Have you ever been talking with someone about your eLearning technology or design when that person suggests you “just” move that image, or “just” change an activity, or “just” modify some text?
That person might follow-up the statement, “It shouldn’t take too much time, right?”
In the spirit of transparency, when I first started working with eLearning designers, that was me. I’m the person who thought technology meant it was easy to make changes. But thanks to some patient designers, I’ve learned there’s a lot required to design an effective eLearning module.
If you run into a non-techie, what’s the best way to communicate with him or her so that you can partner to deliver a great eLearning design?
Determine a common language
As you talk with this person, try to determine their level of understanding.
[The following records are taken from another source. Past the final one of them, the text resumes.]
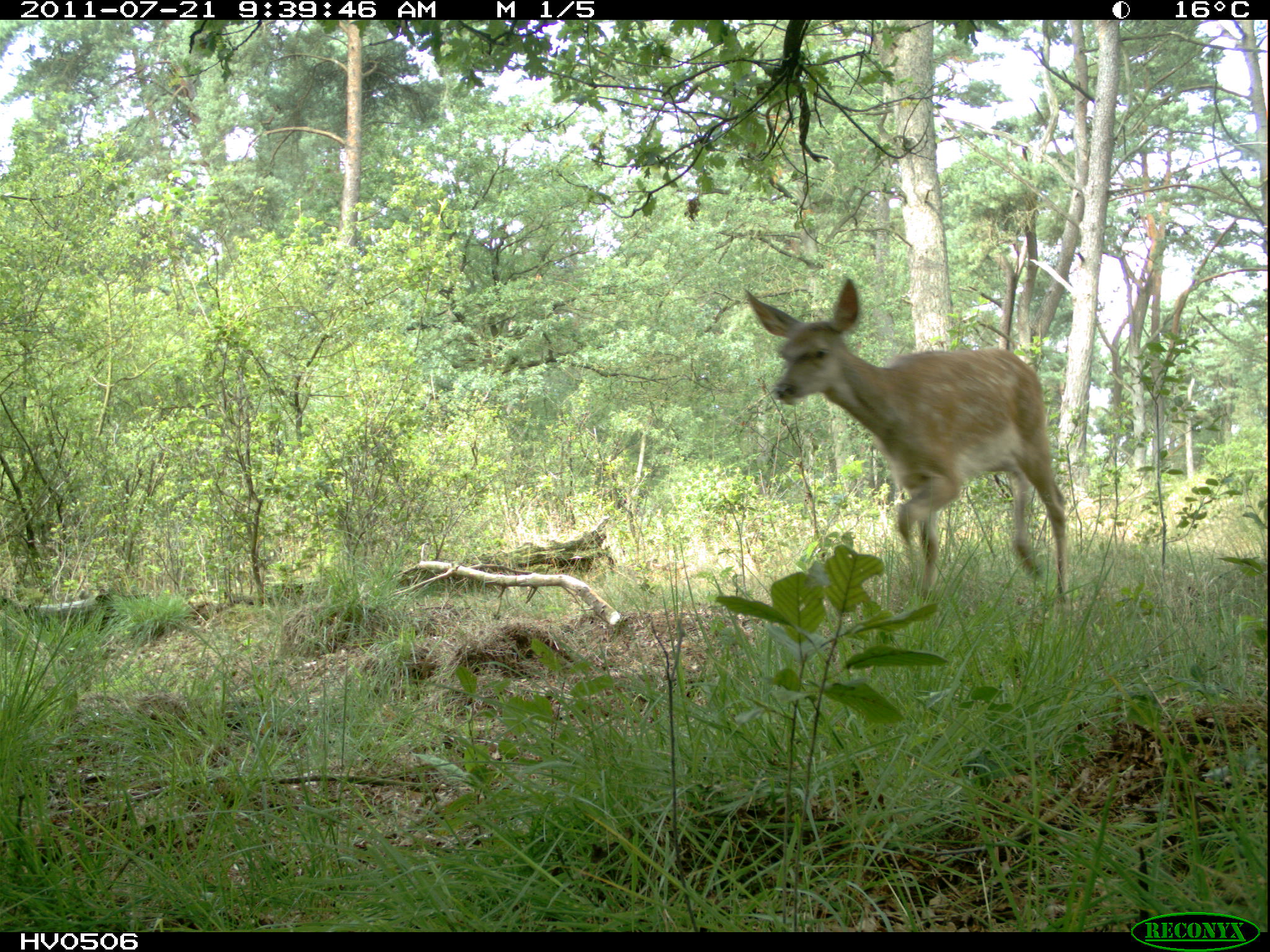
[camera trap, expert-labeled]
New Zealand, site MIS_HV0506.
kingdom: Animalia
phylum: Chordata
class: Mammalia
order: Artiodactyla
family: Cervidae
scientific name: Cervidae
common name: deer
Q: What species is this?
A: Deer (Cervidae).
If they look confused about a term you use, explain it. Ask the person about his or her past experiences with eLearning development. This will give you a better idea of what you need to explain.
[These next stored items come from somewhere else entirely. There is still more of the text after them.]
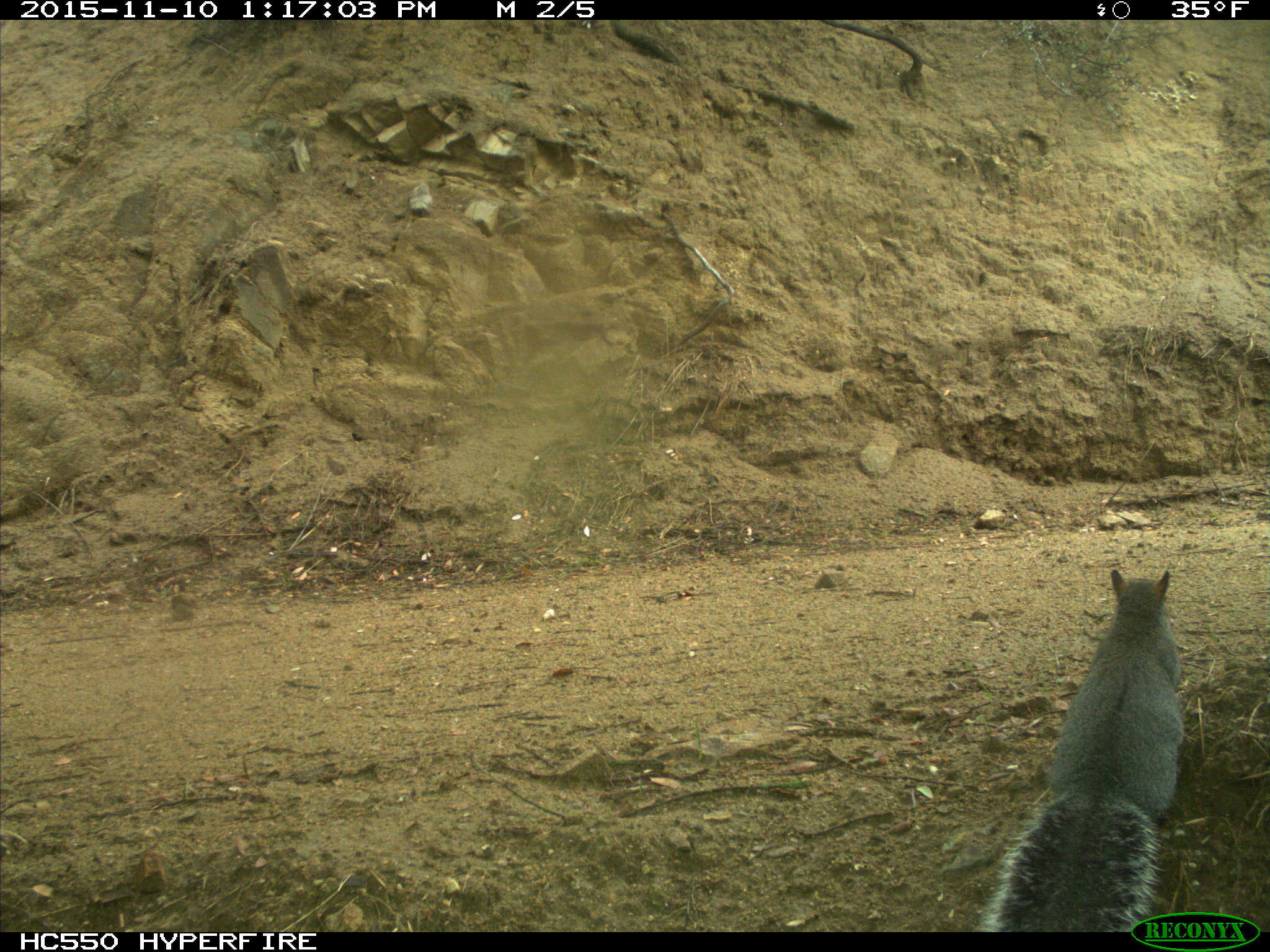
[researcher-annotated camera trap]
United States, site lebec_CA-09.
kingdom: Animalia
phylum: Chordata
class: Mammalia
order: Rodentia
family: Sciuridae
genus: Sciurus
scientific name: Sciurus carolinensis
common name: eastern gray squirrel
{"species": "Sciurus carolinensis (eastern gray squirrel)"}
Look for ways to draw an analogy to illustrate a concept. Is there a project you’ve worked on previously that used the same technology or had the same requirements? Mention that as a reference point. Or there might be a public example that illustrates what you need to say about how the technology behind your eLearning design works.
Be specific about what you need
To avoid misunderstandings, be as specific as possible about what you need from this person. If you need a specific file type, file size, or access, provide concrete details. Don’t use general terms such as “the file can’t be too big” or “send me this as an image.” Instead, tell them the file has to be a .jpg and can’t be more than 1 MB or it won’t work.
Assume positive intent
This person wants a successful outcome just as much as you do. Keep that in mind and assume positive intentions. It may feel like he or she is making your life miserable with question after question, multiple change requests, and unreasonable timelines. But the intent behind those requests is a desire to make sure your eLearning design is the best it can be.
With a little patience and a desire to effectively communicate, you’ll be able to achieve success. And, you might just create an advocate while you’re at it.